Once upon a time there was a great King who beleived in each of his people and spent much time working with them to find their greatest potential. He spent many years helping the common folk and was very proud of a yearly surplus of money to assist anyone in the kingdom. This King was loved by all and he proudly loved each of his pople back in many different ways.
Unfortunately, there was one group which despised everything the King did with the common folk and felt he was improper and stupid to be seen with a peasant. Their essence hailed from a time when the King was divine and no one came near him, much less talk in a common manner. Their King had been out of power for years, but the yearning to return was strong; as strong as the need for more money to roll into the treasury and then into their private accounts again. Taxes are good, but defense contracts are better.
One day the wise and good King made a mistake...he was found with a palace intern not known for her past piety who was also on the payroll of the Nasties. The good King was not aware of her Nasty Affiliation and quickly apologized, but the Nasty Girl went public and created havoc among the shire. The King felt this was an issue between himself, spouse and daughter; but the Nasties publicized it over the entire breadth and depth of the land. The Good King kept it together though he did have to face the parliament to defend his actions and monarchy. He was allowed to stay, but told he needed to leave when the next year was over. The Good King obeyed and left a hefty surplus in the treasury.
The Nasties organized very quickly and decided upon a good King who really did not have that much experience, but his father was filthy rich. Secondly, this candidate, Sir Gump, was a born Nasty who liked to drink, carouse, ingest cocaine and be dishonest. The Nasties decided the best way to get him in was to rig the official ballot boxes with false bottoms already filled with votes for Sir Gump. Needless to say, Sir Gump became King Gump and his Queen, Pickles.
King Gump decided the best rule was by Divine Decree and petitioned the Almighty to grant him such. He spoke often of his conversations with the Creator and many came to believe he was of the same lineage, but others thought he suffered from a mental defect.

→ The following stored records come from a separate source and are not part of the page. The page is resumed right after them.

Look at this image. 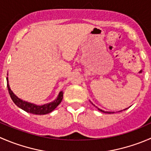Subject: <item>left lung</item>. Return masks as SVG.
<instances>
[{
  "label": "left lung",
  "mask_w": 151,
  "mask_h": 151,
  "mask_svg": "<svg viewBox=\"0 0 151 151\" xmlns=\"http://www.w3.org/2000/svg\"><path fill=\"white\" fill-rule=\"evenodd\" d=\"M92 104H93V103H92ZM125 109H127V108H125ZM125 109H124V110H125ZM98 110H99V111H102V112L105 113V114H114V112H109V111H102V110L99 109V108H98Z\"/></svg>",
  "instance_id": "left-lung-1"
}]
</instances>
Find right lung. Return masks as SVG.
<instances>
[{"label": "right lung", "mask_w": 151, "mask_h": 151, "mask_svg": "<svg viewBox=\"0 0 151 151\" xmlns=\"http://www.w3.org/2000/svg\"><path fill=\"white\" fill-rule=\"evenodd\" d=\"M6 81H7V88H8L9 93L10 96H11L12 99L14 102V103L19 107L20 108L23 109V111H26L30 114H33L37 115H44L47 114L49 113L52 112V111L55 109L58 106L60 103L62 101L63 97V92L60 91L58 94V96L57 99H55L53 102H51L49 103L45 104L43 105H37L35 104L31 103V102H26L24 100H22L21 99L17 97L15 94L12 92L11 90L9 85L8 81V77H6Z\"/></svg>", "instance_id": "1"}]
</instances>
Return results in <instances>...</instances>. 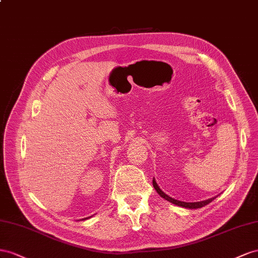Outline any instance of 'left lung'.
<instances>
[{
	"label": "left lung",
	"mask_w": 258,
	"mask_h": 258,
	"mask_svg": "<svg viewBox=\"0 0 258 258\" xmlns=\"http://www.w3.org/2000/svg\"><path fill=\"white\" fill-rule=\"evenodd\" d=\"M152 183H153L154 189L157 190V192H158L162 198H164L165 200H167L168 202H171V203H173V204L178 205V207L186 208V209H200V208H203V207H205V205H208L209 203H211V202L216 198V197H215V198H211V199H208V200L200 201V202H181V201L175 200V199H173V198H171V197H168L167 195H165V194L163 192V191H162V190L159 188V186L157 185V182H156V180H154V179L152 180Z\"/></svg>",
	"instance_id": "left-lung-1"
}]
</instances>
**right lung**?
<instances>
[{"label": "right lung", "mask_w": 258, "mask_h": 258, "mask_svg": "<svg viewBox=\"0 0 258 258\" xmlns=\"http://www.w3.org/2000/svg\"><path fill=\"white\" fill-rule=\"evenodd\" d=\"M87 218H88V217H87Z\"/></svg>", "instance_id": "add662e5"}]
</instances>
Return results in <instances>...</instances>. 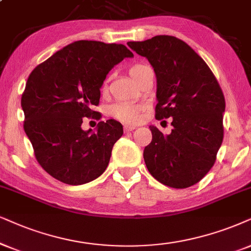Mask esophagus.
Masks as SVG:
<instances>
[{
	"label": "esophagus",
	"mask_w": 251,
	"mask_h": 251,
	"mask_svg": "<svg viewBox=\"0 0 251 251\" xmlns=\"http://www.w3.org/2000/svg\"><path fill=\"white\" fill-rule=\"evenodd\" d=\"M134 128H135L134 126L125 125V126H124V132H131V131H133V129H134Z\"/></svg>",
	"instance_id": "1"
}]
</instances>
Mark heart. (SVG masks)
I'll list each match as a JSON object with an SVG mask.
<instances>
[{
	"label": "heart",
	"mask_w": 251,
	"mask_h": 251,
	"mask_svg": "<svg viewBox=\"0 0 251 251\" xmlns=\"http://www.w3.org/2000/svg\"><path fill=\"white\" fill-rule=\"evenodd\" d=\"M146 67L144 65H134L129 68V75L132 76L133 80H138V76L140 72ZM107 80L104 82L103 89H106ZM142 110L140 104H132V103H116L110 107V115L116 118L119 122L125 124H134L138 122L139 113Z\"/></svg>",
	"instance_id": "b5f03b06"
}]
</instances>
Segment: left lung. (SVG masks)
I'll list each match as a JSON object with an SVG mask.
<instances>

The King began gazing at himself each morning in a morning until the routine became obsessive. Continually looking upon himself caused detraction within the kindgom as Nasties raised taxes, took advantage of neighbors and chaos ruled. The King, however, was content to see his reflection as it should be; not as it was.
One day a heavenly trumpet blared and an envelope floated down from the heavens. The King's erswhile assistant, Sir Dick, grabbed the messsage and quickly took it to Sir Gump. The King hurriedly opened it, turned different shades of white and threw the document down.
Sir Dick picked up the discarded message and read:
Very shortly your mirror will be destroyed and distributed to all the people. Therefore, your image will only be found in the goodness reflected in each person's face. Go ye and sin no
more.
The King sent out for a Royal Shot of Chinaco.